D'autres partis qui disent soutenir l'action politique du président Omar Bongo Ondimba ont choisi d'autres moyens pour se faire entendre. Certains ont organisé des rencontres avec les médias nationaux et internationaux. D'autres ont préféré accentuer le rythme des meetings, aussi bien à Libreville qu'à l'intérieur du pays. Dans le premier cas, on peut citer le CSR, FDC, RDD, UDL, UNAF, UDS, Morena unioniste, PNG, RGUP, UPN, UGD, RNR, FUNDU. Tous sont des partis de la majorité présidentielle non représentés au gouvernement. Mais ce ne sont pas !es seuls qui appartiennent à cette famille politique n'ayant pas de militants dans l'équipe de Jean-François Ntoutoume Emane.
Dans le second cas, c'est plus le Parti social démocrate (PSD) de Pierre-Claver Maganga Moussavou qui aura animé plus de meetings dans la capitale et en province. Dimanche, le tour revenait à la commune d'Owendo d'accueillir le directoire du dernier parti de l'opposition d'hier à avoir rallier le camp du président de la République. Cette rencontre avec les citoyens de cette commune intervient après deux autres meetings, dont un a eu lieu au rond-point de Nzeng-Ayong et l'autre à Mouila.
Aussi bien lors de la conférence de presse des partis de la majorité présidentielle non représentés au gouvernement (cités ci-dessus) qu'au cours des meetings du PSD, on a noté comme une absence de discours rassembleur dans !es interventions. Fait voulu ou pas, certaines interventions pendant ces rencontres ont montré que les formations politiques du camp présidentiel n'avaient pas encore harmonisé leurs messages en cette période de pré-campagne électorale.
En effet, autant le président du FUNDU, Noël Borobo Epembia et ses condisciples ont semblé indexer le gouvernement en relevant «les promesses non tenues, les actions au goût d'inachevé, la non satisfaction des aspirations des populations, comme étant le plus grand. adversaire du candidat de la majorité présidentielle.» Autant, interpellé par ses hôtes d'Owendo sur leurs difficiles conditions de vie, Pierre-Claver Maganga Moussavou ne s'est pas abstenu de critiquer la gestion de l'équipe dirigeante de cette commune. Tout en sachant que celle-ci est composée exclusivement des gens de la famille politique à laquelle il dit appartenir aujourd'hui.

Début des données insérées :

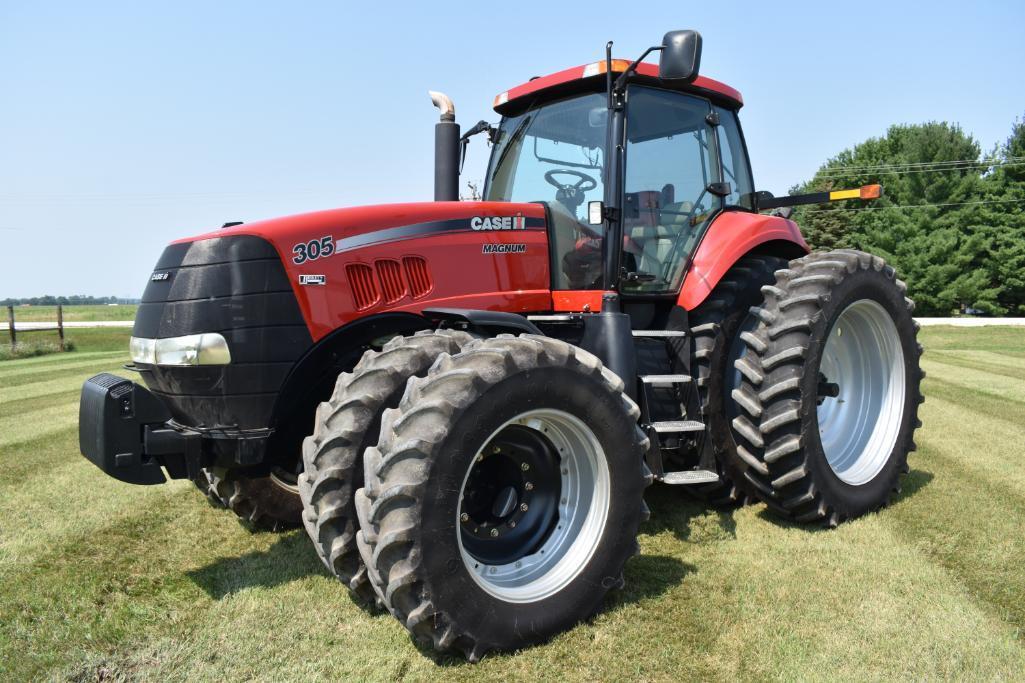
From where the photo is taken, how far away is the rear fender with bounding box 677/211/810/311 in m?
4.43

Dans un cas comme dans l'autre, d'aucuns ont relevé une sorte de maladresse et une espèce de risque dans l'activisme manifesté ces derniers temps par les leaders du PSD et des partis de la majorité présidentielle non représentés au gouvernement et ayant animé dernièrement une conférence de presse. Car, ces déclarations ont traduit une dissonance au sein de la majorité présidentielle. Ce dont le camp du président Bongo Ondimba n'a pas besoin en ce moment. Non pas que la critique et le débat contradictoire y soient interdits. Mais parce que, étant à la veille d'une élection capitale, il vaut mieux pour tous les membres de la famille politique du président de la République attendre un cadre mieux indiqué pour se lancer des flèches. Au moins, cela restera entre eux.
D'aucuns espèrent que le président du PSD fera beaucoup d'efforts pour se détacher de certains réflexes hérités des temps où son parti et lui étaient dans l'opposition. Sinon, on pourrait toujours assister à des attaques maladroites contre ceux de son nouveau camp politique. Surtout que lors de la rentrée politique de son parti, le ministre d'État charge des Missions, a promis d'effectuer une tournée interprovinciale prochainement.